Should none of those signings happen, however, the only material difference between the “open zone” and the “lock zone” is an assured re-sign bid.

4. Trades

LIV will now allow in-season trading, opening a window in which teams will be permitted to trade players and negotiate contract extensions.

This window arrives in the wake of Brooks Koepka and teammate Matthew Wolff’s very public falling out during the course of the 2023 season. Under the new rules, Koepka would be able to trade Wolff to a different franchise before the season ended.

5. The draft

It won’t be quite as high-profile as LIV’s franchise-forming draft way back at LIV London 2022, but LIV will now host a draft in which the top-3 finishers in the play-in tournament and the winner of the Asian Tour’s International Series Order of Merit will find themselves plucked by LIV franchises for the season ahead.

Takeaways

As with everything else, an idea is only as good as its execution. The changes outlined by LIV on Wednesday offer a glimpse into a solidified vision for the league that’s been promised since the beginning, and while they have plenty of potential, they’re also rife with risk.

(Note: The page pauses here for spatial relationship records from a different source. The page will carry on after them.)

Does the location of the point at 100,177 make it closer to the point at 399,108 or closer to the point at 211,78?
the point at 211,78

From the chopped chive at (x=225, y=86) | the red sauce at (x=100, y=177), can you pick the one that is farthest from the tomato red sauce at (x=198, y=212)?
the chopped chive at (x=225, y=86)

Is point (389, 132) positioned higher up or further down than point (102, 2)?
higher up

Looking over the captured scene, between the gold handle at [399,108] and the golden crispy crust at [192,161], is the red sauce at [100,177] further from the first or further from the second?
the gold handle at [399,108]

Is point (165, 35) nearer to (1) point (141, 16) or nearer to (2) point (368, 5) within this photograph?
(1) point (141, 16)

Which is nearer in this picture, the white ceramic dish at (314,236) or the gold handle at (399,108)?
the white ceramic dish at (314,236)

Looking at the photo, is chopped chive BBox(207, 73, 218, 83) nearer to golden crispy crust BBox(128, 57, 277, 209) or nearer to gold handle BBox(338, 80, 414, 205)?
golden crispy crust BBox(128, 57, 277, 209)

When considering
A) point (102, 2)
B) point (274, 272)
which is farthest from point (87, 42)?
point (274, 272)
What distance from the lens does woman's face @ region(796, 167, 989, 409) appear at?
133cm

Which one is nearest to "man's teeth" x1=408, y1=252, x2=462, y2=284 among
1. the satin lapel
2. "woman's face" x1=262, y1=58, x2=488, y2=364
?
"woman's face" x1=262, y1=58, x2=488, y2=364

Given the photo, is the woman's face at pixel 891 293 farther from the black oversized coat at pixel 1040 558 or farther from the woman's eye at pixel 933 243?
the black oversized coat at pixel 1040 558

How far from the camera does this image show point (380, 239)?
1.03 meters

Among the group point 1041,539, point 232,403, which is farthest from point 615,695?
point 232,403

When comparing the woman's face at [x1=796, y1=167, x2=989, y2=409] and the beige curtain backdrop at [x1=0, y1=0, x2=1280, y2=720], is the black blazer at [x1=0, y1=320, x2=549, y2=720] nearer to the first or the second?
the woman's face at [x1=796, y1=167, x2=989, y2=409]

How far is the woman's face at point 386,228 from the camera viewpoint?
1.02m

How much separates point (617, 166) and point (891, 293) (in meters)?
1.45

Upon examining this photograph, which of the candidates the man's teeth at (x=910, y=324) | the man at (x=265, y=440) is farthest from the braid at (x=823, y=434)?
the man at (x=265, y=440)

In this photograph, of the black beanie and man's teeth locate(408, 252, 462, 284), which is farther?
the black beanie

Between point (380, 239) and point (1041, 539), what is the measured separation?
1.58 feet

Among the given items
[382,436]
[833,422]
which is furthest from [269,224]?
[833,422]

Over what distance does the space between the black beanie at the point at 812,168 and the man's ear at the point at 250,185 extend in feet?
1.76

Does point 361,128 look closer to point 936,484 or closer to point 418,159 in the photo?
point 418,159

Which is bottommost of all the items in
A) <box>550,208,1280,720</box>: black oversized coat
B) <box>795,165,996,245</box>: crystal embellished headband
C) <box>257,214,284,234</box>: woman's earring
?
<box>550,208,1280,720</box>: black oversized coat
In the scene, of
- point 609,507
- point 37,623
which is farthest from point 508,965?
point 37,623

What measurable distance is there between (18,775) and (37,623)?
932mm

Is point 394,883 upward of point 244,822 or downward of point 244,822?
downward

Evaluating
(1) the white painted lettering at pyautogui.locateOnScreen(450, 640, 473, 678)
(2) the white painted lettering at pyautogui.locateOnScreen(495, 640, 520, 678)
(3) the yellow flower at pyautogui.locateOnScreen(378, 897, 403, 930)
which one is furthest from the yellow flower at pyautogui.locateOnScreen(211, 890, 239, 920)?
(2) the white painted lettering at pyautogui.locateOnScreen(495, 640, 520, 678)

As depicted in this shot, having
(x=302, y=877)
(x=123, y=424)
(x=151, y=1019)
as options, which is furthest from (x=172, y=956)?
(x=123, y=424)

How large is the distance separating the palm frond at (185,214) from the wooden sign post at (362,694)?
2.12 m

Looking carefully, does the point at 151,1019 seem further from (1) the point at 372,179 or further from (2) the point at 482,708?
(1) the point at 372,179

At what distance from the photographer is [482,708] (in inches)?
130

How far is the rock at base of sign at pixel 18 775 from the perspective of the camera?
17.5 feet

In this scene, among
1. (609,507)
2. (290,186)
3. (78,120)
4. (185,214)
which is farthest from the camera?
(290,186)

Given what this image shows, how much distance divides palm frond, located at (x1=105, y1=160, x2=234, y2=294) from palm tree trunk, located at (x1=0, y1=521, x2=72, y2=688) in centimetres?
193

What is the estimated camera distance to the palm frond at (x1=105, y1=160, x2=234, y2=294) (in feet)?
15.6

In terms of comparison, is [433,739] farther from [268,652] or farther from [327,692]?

The play-in tournament could add some wattage to the LIV lineup, but the intrigue around the tournament will likely be tied to the quality of the field, which remains a mystery. The trade period could produce the sort of high-octane blockbuster that annually ignites the offseason of the five major American sports, but that’s assuming anyone of note gets traded, or that anyone is attached enough to the existing rosters to care at all. The draft could be great, but it depends on who emerges through the play-in field. And all that is to say nothing of the free agency period, which won’t matter if it lands like a game of musical chairs.

Tiger Woods was quoted on Tuesday offering a rare criticism of LIV, saying he “couldn’t figure out what the hell was going on” when he tuned in for the first time. Of course, Woods is incentivized to say that, given his long-time partnership with the PGA Tour and the launch of his own new golf league, the TGL. But his words belie a deeper issue for LIV: far too many members of the golf world can say the same.

The good news for the upstarts is that these new ideas represent a legitimate action plan to attack those concerns. But will they come to mean anything? Ultimately, the fans will be the judge.